## PAGE EXCERPT
********************
The road that separates the girls from the boys and the rest of the Middlebury campus is not as wide as the Common between Radcliffe and Harvard, but it might just as well be. Academically and socially it is a chasm.
But despite music among the books and the coeducational split, Middlebury College compares strikingly with Harvard and Radcliffe, and the comparison reveals the advantages and disadvantages of a big-city educational plant.
The scholastic averages of two-thirds of all the girls at Middlebury fall within 93.8 and 80.4 points. Out of the 502 girls and 693 boys in the undergraduate body, there are 162 women on the Dean's List and 58 men. This is practically a three to one ratio, and in a small community it has powerful effects.
Part of the problem can be traced to the atmosphere on both sides of the Middlebury campus. It begins with the fact that girls who apply to Middlebury apply to it as a first choice. Many are turned down who are accepted at Radcliffe, Wellesley, Vassar, Smith, and Bryn Mawr. But boys apply as their second or third choice, and if they end up there, it is generally because they were turned down elsewhere.
And when the female freshman arrives at Middlebury, looking for and expecting to find enjoyable learning under coeducation, she finds a highly regimented campus social life. She must be in her dormitory by eight o'clock every night, unless she signs out until ten. Only on Saturday nights can she sign out till twelve thirty. Evening athletic contests at the school are the exception.
Women cannot be in the boys' dormitories at any time under any circumstances. This throws the load of indoor socializing onto the fraternities, but here Middlebury College law has strengthened Vermont State law to a severity that outdoes the deplorable situation in Massachusetts.
Like most small colleges, Middlebury is fraternity-dominated. The Interfraternity Council controls the fraternities, with the Dean of Men advising. "We've been well pleased by the workings of it," the administration reports, and there has been little interference, though the right to interfere is maintained. Because of the Vermont law against drinking under 21 and because of strong objection to College rowdyism by the village townspeople, the Council has ruled that there is to be no drinking in public view. It must be taken inside the fraternities.
This is not a severe request; considering town feeling, it is a wise one. But while the boys are perfectly happy to have their parties in the fraternities, the girls are not. College regulations forbid its girls to drink, and it is difficult to break this regulation on campus. This has led to the double punch bowl problem and 14-mile trips across the State line to freer New York.
Girls Are Further Restricted
If the proper chaperones are picked for fraternity functions (women cannot be in the fraternities unless there are chaperones present), the punch bowl downstairs will be pure. The one upstairs won't. The Middlebury women have forced this. They prefer it to two separate dispensaries downstairs, one for Middlebury women, one for others. Imported dates are under no drinking restrictions.
********************
## THE DATA

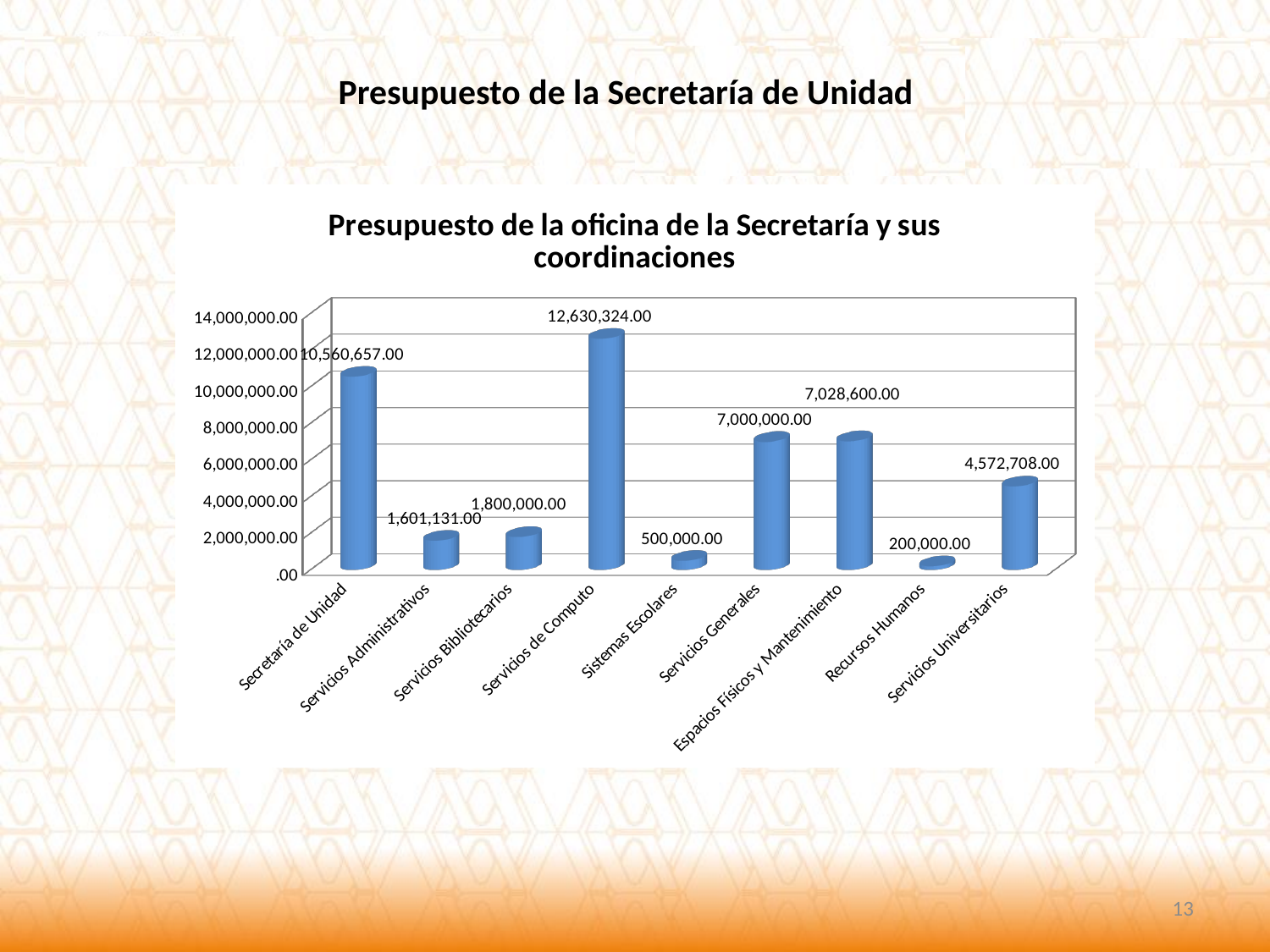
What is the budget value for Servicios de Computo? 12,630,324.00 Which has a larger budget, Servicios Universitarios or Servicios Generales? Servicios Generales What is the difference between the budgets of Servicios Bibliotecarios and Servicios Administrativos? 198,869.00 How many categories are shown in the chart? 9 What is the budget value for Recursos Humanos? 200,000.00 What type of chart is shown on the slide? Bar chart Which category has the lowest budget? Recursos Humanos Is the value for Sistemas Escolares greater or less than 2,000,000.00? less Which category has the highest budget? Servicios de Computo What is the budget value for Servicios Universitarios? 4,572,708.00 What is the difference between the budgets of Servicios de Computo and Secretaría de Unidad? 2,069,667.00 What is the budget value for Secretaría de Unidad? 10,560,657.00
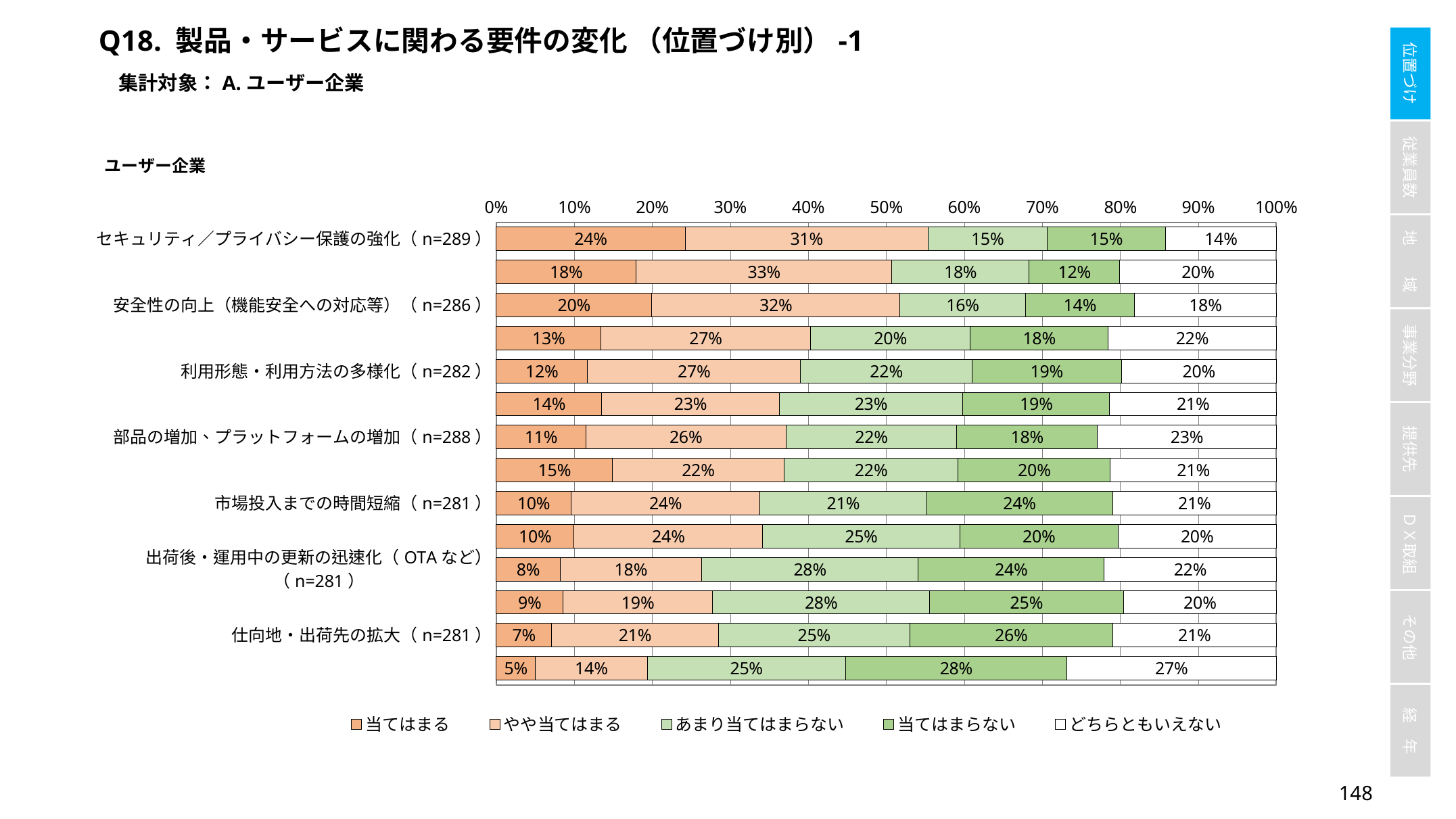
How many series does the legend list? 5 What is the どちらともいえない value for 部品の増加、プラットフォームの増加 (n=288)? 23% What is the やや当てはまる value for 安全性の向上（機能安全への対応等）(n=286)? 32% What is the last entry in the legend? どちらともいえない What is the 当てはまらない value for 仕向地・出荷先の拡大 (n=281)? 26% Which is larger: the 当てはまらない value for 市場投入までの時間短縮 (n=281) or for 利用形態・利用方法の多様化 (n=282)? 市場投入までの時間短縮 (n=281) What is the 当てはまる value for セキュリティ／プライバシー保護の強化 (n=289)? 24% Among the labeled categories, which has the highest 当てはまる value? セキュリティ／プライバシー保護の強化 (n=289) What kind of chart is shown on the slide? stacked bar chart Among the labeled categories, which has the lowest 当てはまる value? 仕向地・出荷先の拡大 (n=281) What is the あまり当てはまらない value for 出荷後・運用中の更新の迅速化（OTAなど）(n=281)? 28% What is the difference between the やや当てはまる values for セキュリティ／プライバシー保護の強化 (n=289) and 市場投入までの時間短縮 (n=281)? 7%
********************
## TASK OBJECTIVE
Resume the piece on Middlebury College's coeducational campus life and write its next few paragraphs, starting right after its last sentence.

## EXERCISE RESPONSE
The sororities do not alleviate the situation since they are merely rooms in an office building in the town. If a girl wants entertainment, she must go one state west or 100 miles up to Montreal. But this is complicated by the transportation problem. There is no general exodus of students over the weekend at Middlebury because there are no longer trains in or out.
The result is that cars are plentiful among the men. They are not allowed to the women until after the Spring vacation of their senior year. Each car must be registered with the school, and discovered borrowing brings a revocation of driving rights. Girls are thereby forbidden to drive on two counts, which means that if a male enters a condition in which he cannot conduct his date or vehicle home from what is, for him, a legal drinking bout, the couple, by College regulation, is stranded.
The last alternative the girl has, if she can get the transportation, is the overnight on a weekend. For this reason the bulletin board at the Student Union is always covered with ride requests from girls. To take a weekend, however, a girl must first obtain permission from the Dean of Women. This comes after the girl has presented a completed form from her parents, filled out at the start of the year, for permissions of all types: "Are you willing to have your daughter . . ."
The Dean of Women, Elizabeth B. Kelly, is a warm, realistic woman who approaches her problem in a highly practical way. She came to Middlebury after World War II, during which she had to protect 21 girls from over a thousand men on a base in New Guinea. Noting that a diploma is only so good as a school's reputation, she says, "We of my sex want the privileges of a double standard without any of the responsibilities."
But the Women Are Supreme
But while the Middlebury girl cannot drive, drink, wear dungarees except in the dorms or to, from, and at labs or an active sport, or sun-bathe in a lastex bathing suit (any other type is permissible), she has won faculty respect.
This leads to an honor system. Only in a class that is predominantly female will the instructors walk out of the room during exams or quizzes. Furthermore, the Middlebury girl is expected to and does enforce her strict parietal rules on herself. She is completely on her honor as far as signing out, signing in on time, and penalizing herself for late minutes. She confines herself to the dorm in accordance with an established penalty system, and if her infraction is sufficiently severe, she reports herself to the president of her dormitory.
With the girls under close restrictions, even if they are self-administered, and the boys fairly free, they lead quite different lives. This is complicated by the fact that Middlebury is a small town with few diversions. For this reason, the undergraduate male life centers around the fraternity.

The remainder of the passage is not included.